> [Passage to read]
┄┄┄┄┄┄┄┄┄┄
Higher quality Alternatives to Mtn House include Heather's Choice, Pack It Gourmet and Next Mile Meals. Alpine Aire has a few meals that I find really good and others that are terrible. Mtn House tends to lack relevant macros for an athlete and is particularly lacking in fat, as most freeze dried meals are. Dehydrated meals can contain much higher fat levels though the shelf life is shorter. Some people get terrible gas from most any particular brand, so it's wise to get it dialed in ahead of time.
That is a great tip. Thanks.

This would be my suggestion starting off. I've used an OR compression sack strapped to the bars for many years. Works pretty well provided your cables have some extra play.

You can also get a small sack and strap to the seat rails rather than a seat bag. If you can borrow that will work too, no need to purchase until you know you'll use them lots.

A backpack would obviously hold more for you, and might be necessary without seat bag. Yeah I know some people don't like them but if you have "x" amount of stuff it all has to go somewhere, and you will have some tradeoffs starting off if you don't have a full set of bags.

Another suggestion is to start off with a single over night rather than longer trip. You don't have to do a big ride as a shakedown. It will be obvious pretty soon if you need to change things up. Better to realize that when you're not committed to a full weekend.
┄┄┄┄┄┄┄┄┄┄
> [The data]
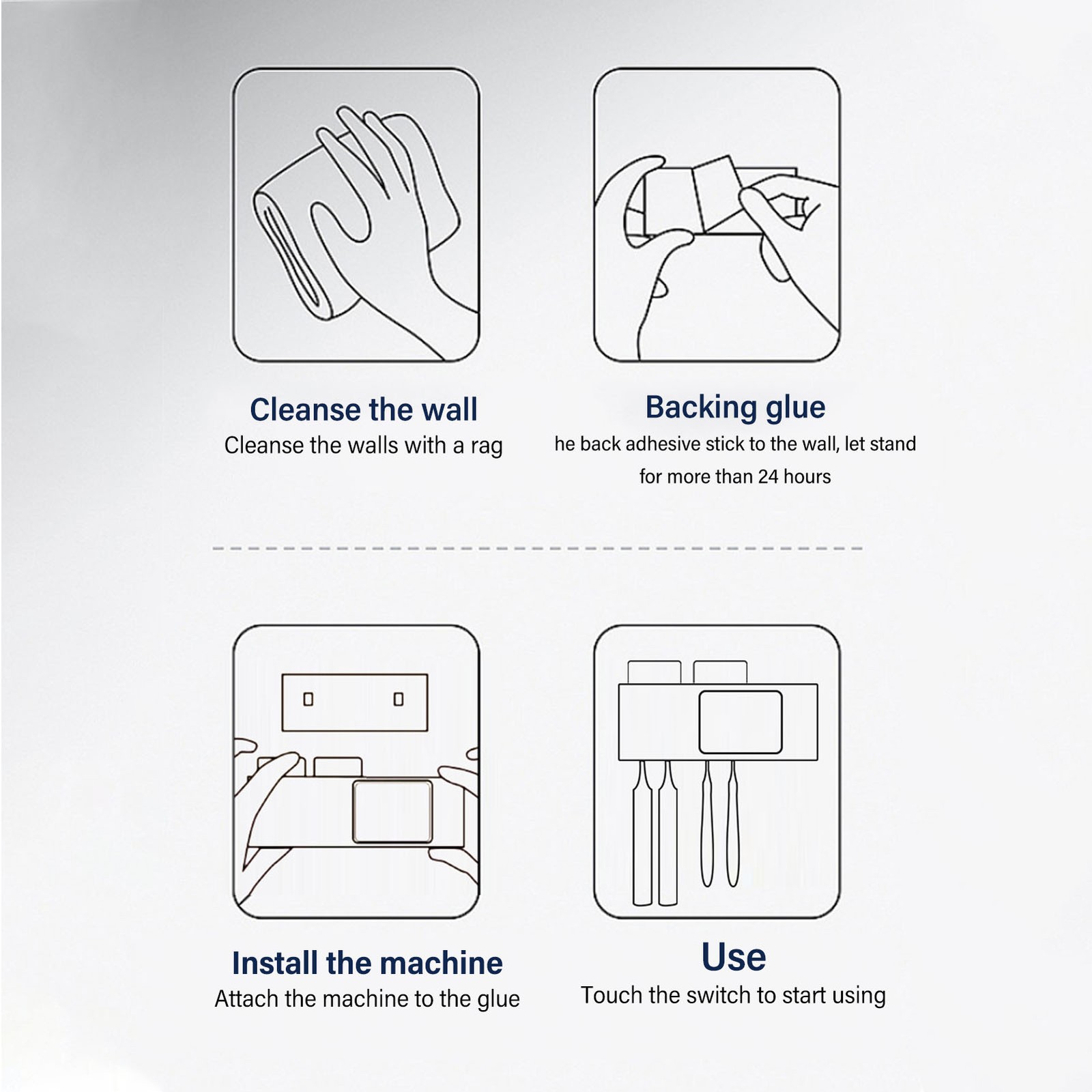 Cleanse the wall
Cleanse the walls with a rag

Backing glue
he back adhesive stick to the wall, let stand for more than 24 hours

Install the machine
Attach the machine to the glue

Use
Touch the switch to start using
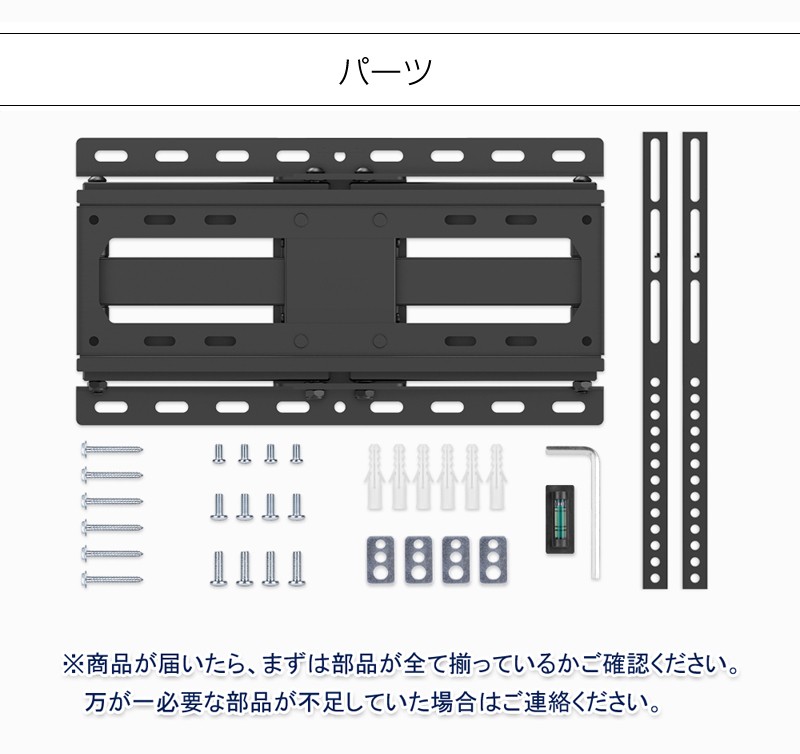 パーツ

※商品が届いたら、まずは部品が全て揃っているかご確認ください。
万が一必要な部品が不足していた場合はご連絡ください。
┄┄┄┄┄┄┄┄┄┄
> [To do]
1 > Could you print the part of the bikepacking advice text starting with "You can also" and going on through "use them lots.", word for word?
2 > Can you write the next part of the bikepacking advice text, picking up after its last sentence?

> [Solved tasks]
1 >
You can also get a small sack and strap to the seat rails rather than a seat bag. If you can borrow that will work too, no need to purchase until you know you'll use them lots.

2 >
I am planning on doing a dry bag of some sort strapped to my bars for my first one. My only thing with a backpack is I don't have one beyond a very small one which is not much larger then my hip pack (or some not really suitable for bike riding distance) so it will be more expensive or the same to getting a seat bag. I may go with the strapping of a dry bag to the seatpost. I saw that idea elsewhere as well.

That is a fair point on the overnight versus 2 night trip. I used to backpack a decent amount in high school and enjoyed it but once I hit college stuff some equipment got damaged and other interest got in the way of me ever replacing it. Obviously I love biking so I figure there is a very high chance I will enjoy bikepacking.

Also to the other posters, I am not a coffee drinker. I was planning on packing some tea though.